TMSF yetkilileri, 2011 yılına kadar mahkemelerin belgelere bakarak karar verdiği için, 'off-shore'zede' olduğunu iddia edenlerin aslında fırsatçı olduklarının ortaya çıktığını söylüyorlar. Bu mudilerin kayıtlarına bakıldığında, neredeyse tamamının imzalı talimatı ve off-shore cüzdanı olduğu görüldüğüne dikkat çekiyorlar. Ayrıca yazılı talimatı ve off-shore cüzdanı olmayanların ise gerçekten mağdur olduklarını ve onlara zaten ödeme yapıldığını söylüyorlar.

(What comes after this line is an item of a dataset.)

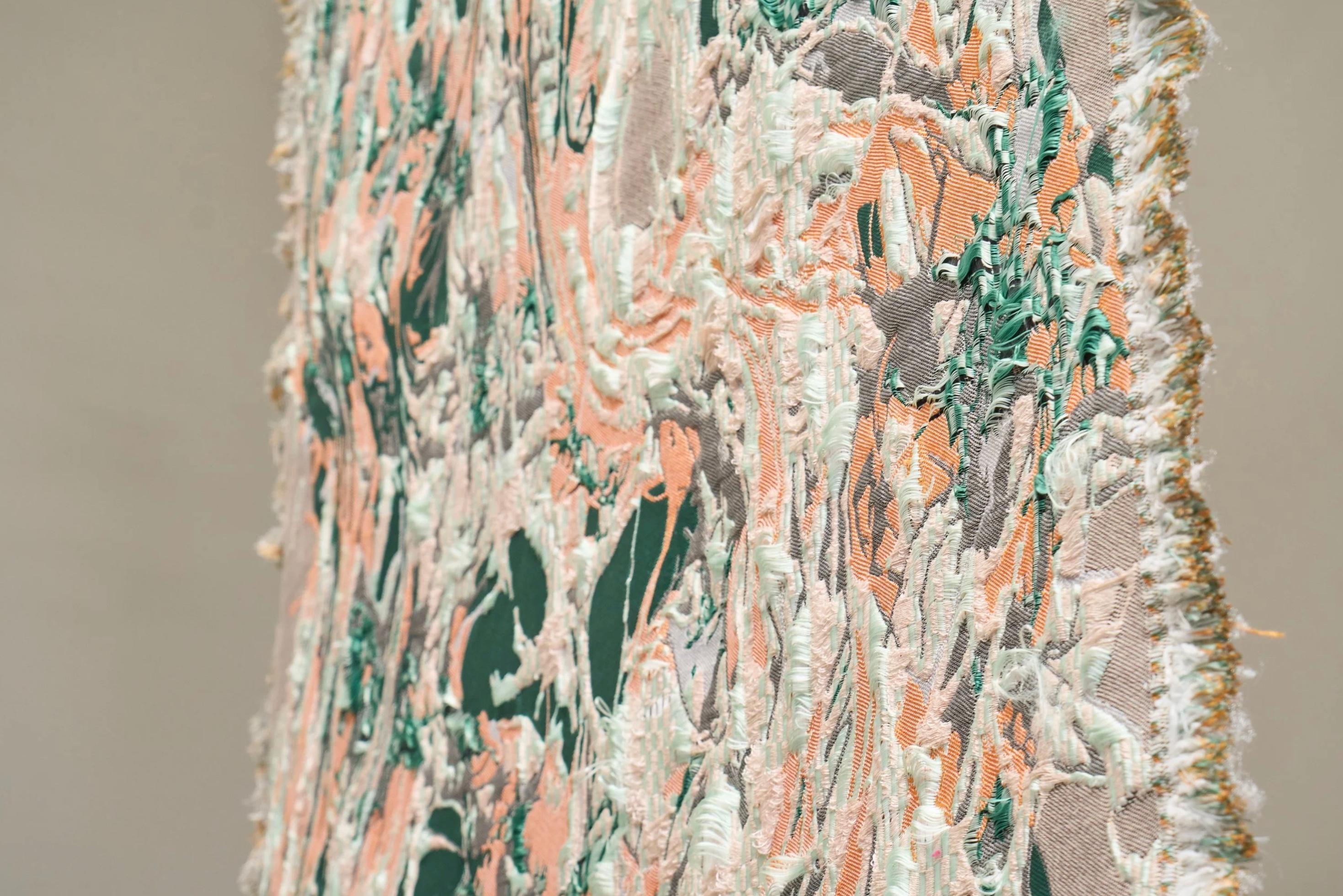 Sina Dyks Wandteppich für zeitgenössische Kunst 'Fließende Neuronen' 175 x 265 cm im Zustand „Gut“ im Angebot in Meer, VAN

TMSF yetkilileri şöyle çarpıcı bir örnek de veriyorlar: 'Düşünün, bunlardan birisi bir banka şube müdürü ve off-shore'dan haberinin olmaması mümkün mü? Ancak mahkeme onu da 'mağdur' saydı ve parasını geri aldı. Bir başkası, bir faktoring şirketi. Benim off-shore'dan haberim yok, diyerek parasını geri aldı. Hem de beş altı kat faiziyle birlikte.'
TMSF'nin burada rolü ne? Şu: TMSF aslında bir sigorta şirketi. Bankalar üç ayda bir, mudiler adına, TMSF'ye sigorta primi öderler. Eğer banka batacak olursa, TMSF bankada parası vatandaşın zararını karşılıyor. TMSF de buna itiraz ediyor: Kasko yaptırmayan, kaza yaptığında kaskodan para alabilir mi? Alamaz.

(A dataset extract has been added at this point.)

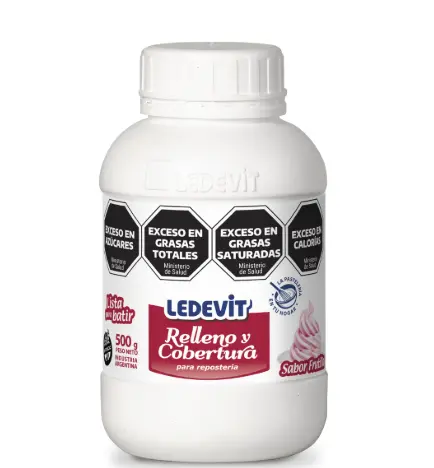 [1723] Crema Ledevit Relleno y Cobertura Frutilla x 500g.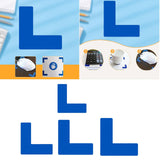 Maxbell Floor Marking Tape Easy to Use Location Marking Corner for Walls Desk Stairs 1cmx3cmx3cm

Asıl dertlerinin yolsuzluklarla mücadele olduğunu söyleyenler, bu off-shore soygununu niçin dert edinmediler, edinmiyorlar? Medyalarında gündem yapmadılar. Mesela HSYK'da koltuk kavgası verdikleri gibi, bu off-shore soygununu dert edinseydiler, mahkeme kararlarıyla bugüne kadar 150 milyon (eski parayla trilyon) ödeme yapılmazdı. Mahkemeler devam ediyor. Yargıtay'ın emsal kararı yüzünden, 500 milyon lira daha ödenmesi söz konusu. Hala da off-shorecuların devleti soymalarını dert edinmiyorlar. En taze örnek, paralel yapının yeni gazetelerinden bir loser attığı tweette off-shoreun önemsiz ve ilgisiz olduğunu söylüyor. Hem yolsuzluk de hem de devletin haksız yere ödediği milyonlara önemsiz de.

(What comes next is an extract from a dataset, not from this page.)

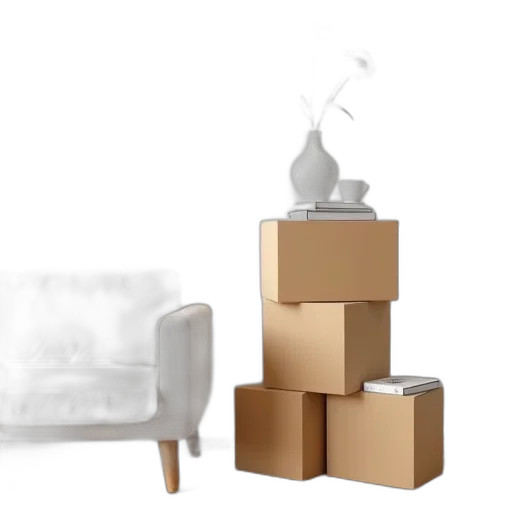 furniture, robot, 3d render, concept art transparent PNG cut-out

Peki bu sorun nasıl çözülür? Yargıtay'ın emsal kararı olsa da hakimler buna direnebilir. Burada HSYK'ya da büyük görev düşüyor. Bu soyguna bir dur denmeli ve hakimler millet lehine bir karar vermeliler. Kumarda parasını kaybedenlere devlet kucak açmamalı. Yoksa yetimin, yoksulun ahı herkesi tutar.